Restate the data below, keeping every line the same.

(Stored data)

# # # #

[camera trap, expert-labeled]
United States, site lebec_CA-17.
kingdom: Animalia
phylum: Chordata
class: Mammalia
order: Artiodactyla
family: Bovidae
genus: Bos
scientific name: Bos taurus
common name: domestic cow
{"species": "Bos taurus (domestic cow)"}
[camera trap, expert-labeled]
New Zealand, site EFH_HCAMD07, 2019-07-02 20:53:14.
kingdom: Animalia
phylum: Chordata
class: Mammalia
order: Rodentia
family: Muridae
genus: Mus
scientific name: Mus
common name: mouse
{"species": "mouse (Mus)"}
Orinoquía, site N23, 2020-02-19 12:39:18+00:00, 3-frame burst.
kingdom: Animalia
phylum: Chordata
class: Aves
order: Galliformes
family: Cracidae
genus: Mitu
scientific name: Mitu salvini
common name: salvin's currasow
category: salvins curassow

# # # #

Output of the task
[camera trap, expert-labeled]
United States, site lebec_CA-17.
kingdom: Animalia
phylum: Chordata
class: Mammalia
order: Artiodactyla
family: Bovidae
genus: Bos
scientific name: Bos taurus
common name: domestic cow
{"species": "Bos taurus (domestic cow)"}
[camera trap, expert-labeled]
New Zealand, site EFH_HCAMD07, 2019-07-02 20:53:14.
kingdom: Animalia
phylum: Chordata
class: Mammalia
order: Rodentia
family: Muridae
genus: Mus
scientific name: Mus
common name: mouse
{"species": "mouse (Mus)"}
Orinoquía, site N23, 2020-02-19 12:39:18+00:00, 3-frame burst.
kingdom: Animalia
phylum: Chordata
class: Aves
order: Galliformes
family: Cracidae
genus: Mitu
scientific name: Mitu salvini
common name: salvin's currasow
category: salvins curassow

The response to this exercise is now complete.